• EXERCISE OBJECTIVE:
Repeat every line from the line containing "At what distance from" to the end of the data, exactly. Leave the pictures out.

Records from a spatial question set:
—————

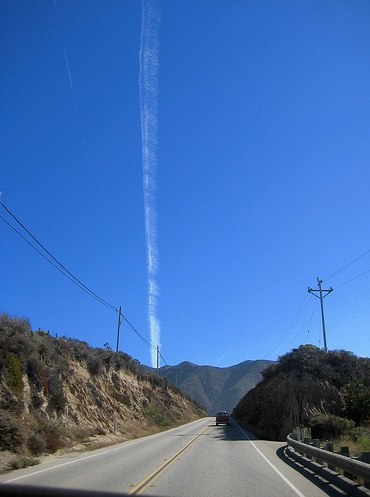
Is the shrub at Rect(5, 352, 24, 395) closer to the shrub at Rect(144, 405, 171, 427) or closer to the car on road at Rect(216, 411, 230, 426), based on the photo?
the shrub at Rect(144, 405, 171, 427)

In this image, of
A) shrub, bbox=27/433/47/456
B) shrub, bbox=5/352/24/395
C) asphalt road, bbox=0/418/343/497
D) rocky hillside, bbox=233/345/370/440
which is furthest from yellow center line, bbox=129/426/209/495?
A: rocky hillside, bbox=233/345/370/440

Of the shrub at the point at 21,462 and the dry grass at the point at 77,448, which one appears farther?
the dry grass at the point at 77,448

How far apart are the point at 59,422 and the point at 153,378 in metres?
43.9

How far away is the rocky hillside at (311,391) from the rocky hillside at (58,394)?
38.7 ft

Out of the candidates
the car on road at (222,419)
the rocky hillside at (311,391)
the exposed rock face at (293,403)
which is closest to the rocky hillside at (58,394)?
the car on road at (222,419)

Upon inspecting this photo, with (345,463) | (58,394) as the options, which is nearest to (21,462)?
(345,463)

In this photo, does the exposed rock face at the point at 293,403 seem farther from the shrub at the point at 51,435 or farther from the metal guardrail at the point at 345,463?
the metal guardrail at the point at 345,463

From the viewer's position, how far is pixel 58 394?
28.7 meters

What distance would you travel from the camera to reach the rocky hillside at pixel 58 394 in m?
21.6

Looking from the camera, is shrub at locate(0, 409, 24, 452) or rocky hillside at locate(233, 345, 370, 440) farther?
rocky hillside at locate(233, 345, 370, 440)

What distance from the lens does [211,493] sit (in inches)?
429

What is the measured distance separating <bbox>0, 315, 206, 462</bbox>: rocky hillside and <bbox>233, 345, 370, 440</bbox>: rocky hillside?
465 inches

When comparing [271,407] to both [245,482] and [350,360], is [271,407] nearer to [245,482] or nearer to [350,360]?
[350,360]

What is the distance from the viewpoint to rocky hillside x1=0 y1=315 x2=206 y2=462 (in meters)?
21.6
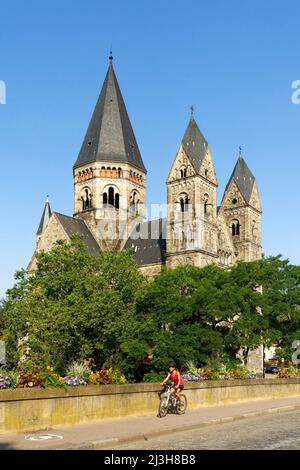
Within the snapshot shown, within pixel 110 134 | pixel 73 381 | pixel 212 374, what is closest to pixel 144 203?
pixel 110 134

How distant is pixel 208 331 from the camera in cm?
4012

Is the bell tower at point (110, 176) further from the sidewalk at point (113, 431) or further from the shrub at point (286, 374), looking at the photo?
the sidewalk at point (113, 431)

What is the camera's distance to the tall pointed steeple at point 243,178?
269 ft

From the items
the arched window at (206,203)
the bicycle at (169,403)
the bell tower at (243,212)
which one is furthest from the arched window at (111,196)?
the bicycle at (169,403)

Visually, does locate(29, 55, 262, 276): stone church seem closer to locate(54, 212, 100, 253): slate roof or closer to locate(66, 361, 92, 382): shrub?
locate(54, 212, 100, 253): slate roof

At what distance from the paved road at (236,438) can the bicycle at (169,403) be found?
5.04 feet

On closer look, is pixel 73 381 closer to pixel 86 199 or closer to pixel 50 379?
pixel 50 379

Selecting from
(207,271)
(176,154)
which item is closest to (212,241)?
(176,154)

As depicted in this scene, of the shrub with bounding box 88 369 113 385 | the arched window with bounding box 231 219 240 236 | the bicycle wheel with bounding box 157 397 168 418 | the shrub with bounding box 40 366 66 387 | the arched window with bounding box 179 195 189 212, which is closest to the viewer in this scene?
the shrub with bounding box 40 366 66 387

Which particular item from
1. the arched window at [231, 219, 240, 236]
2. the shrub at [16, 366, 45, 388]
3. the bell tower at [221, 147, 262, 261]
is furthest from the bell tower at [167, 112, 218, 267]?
the shrub at [16, 366, 45, 388]

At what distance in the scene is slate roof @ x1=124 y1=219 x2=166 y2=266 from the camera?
7075cm

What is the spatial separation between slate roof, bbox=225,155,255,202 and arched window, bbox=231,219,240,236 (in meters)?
3.45

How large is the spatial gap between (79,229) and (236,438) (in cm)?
6169
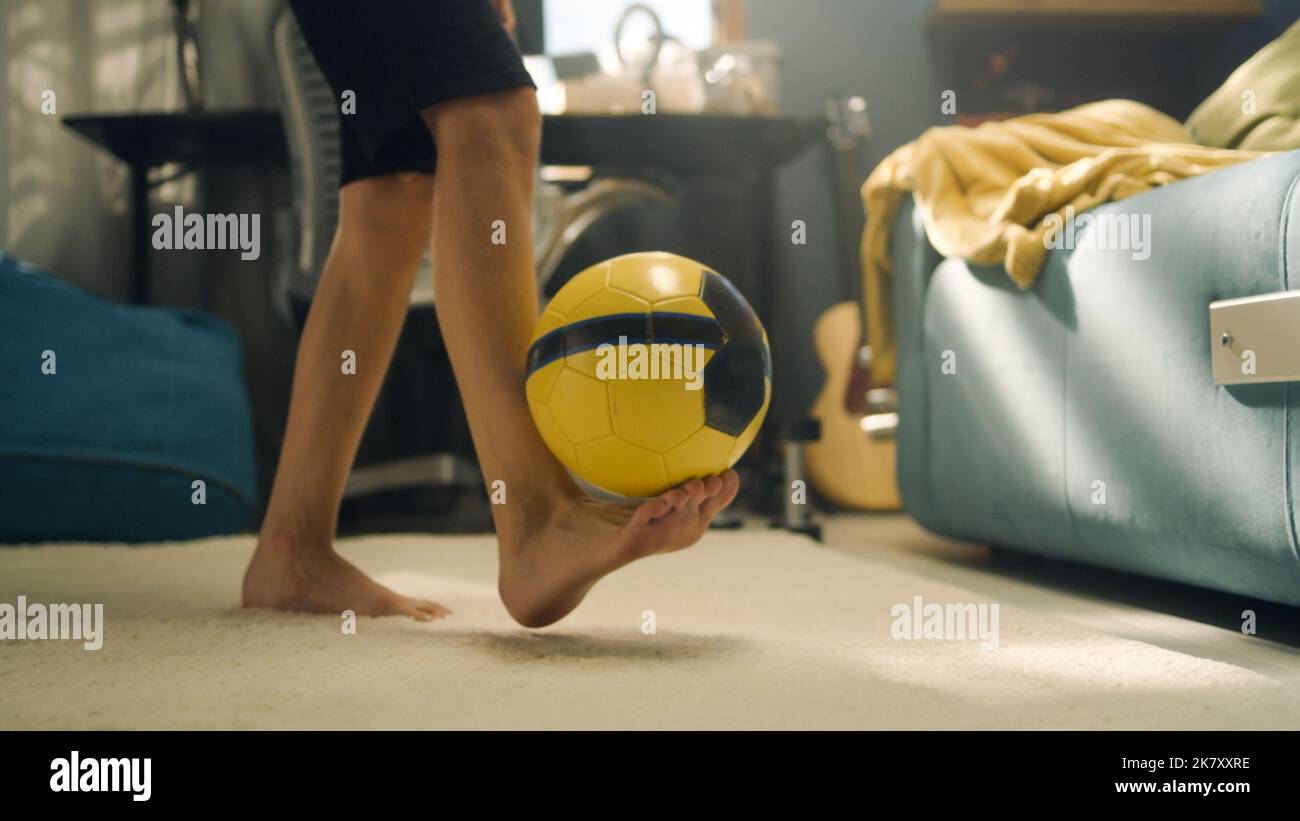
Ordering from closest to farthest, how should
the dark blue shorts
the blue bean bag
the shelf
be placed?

—————

• RESPONSE TO THE TASK:
At what distance from the paved road at (236,438) can the bicycle at (169,403) be found?
5.04 feet

On closer look, is pixel 73 381 closer to pixel 86 199 or closer to pixel 50 379?
pixel 50 379

Selecting from
(207,271)
(176,154)
which item is closest to (212,241)?
(176,154)

As depicted in this scene, of the shrub with bounding box 88 369 113 385 | the arched window with bounding box 231 219 240 236 | the bicycle wheel with bounding box 157 397 168 418 | the shrub with bounding box 40 366 66 387 | the arched window with bounding box 179 195 189 212, which is closest to the viewer in this scene?
the shrub with bounding box 40 366 66 387

Which particular item from
1. the arched window at [231, 219, 240, 236]
2. the shrub at [16, 366, 45, 388]
3. the bell tower at [221, 147, 262, 261]
is furthest from the bell tower at [167, 112, 218, 267]?
the shrub at [16, 366, 45, 388]

At what distance in the scene is slate roof @ x1=124 y1=219 x2=166 y2=266 from the camera?
7075cm

What is the spatial separation between slate roof, bbox=225,155,255,202 and arched window, bbox=231,219,240,236 (in meters)?
3.45

How large is the spatial gap between (79,229) and (236,438) (in cm)?
6169
Ordering from closest to farthest, how should
the dark blue shorts
the blue bean bag
the shelf
be placed?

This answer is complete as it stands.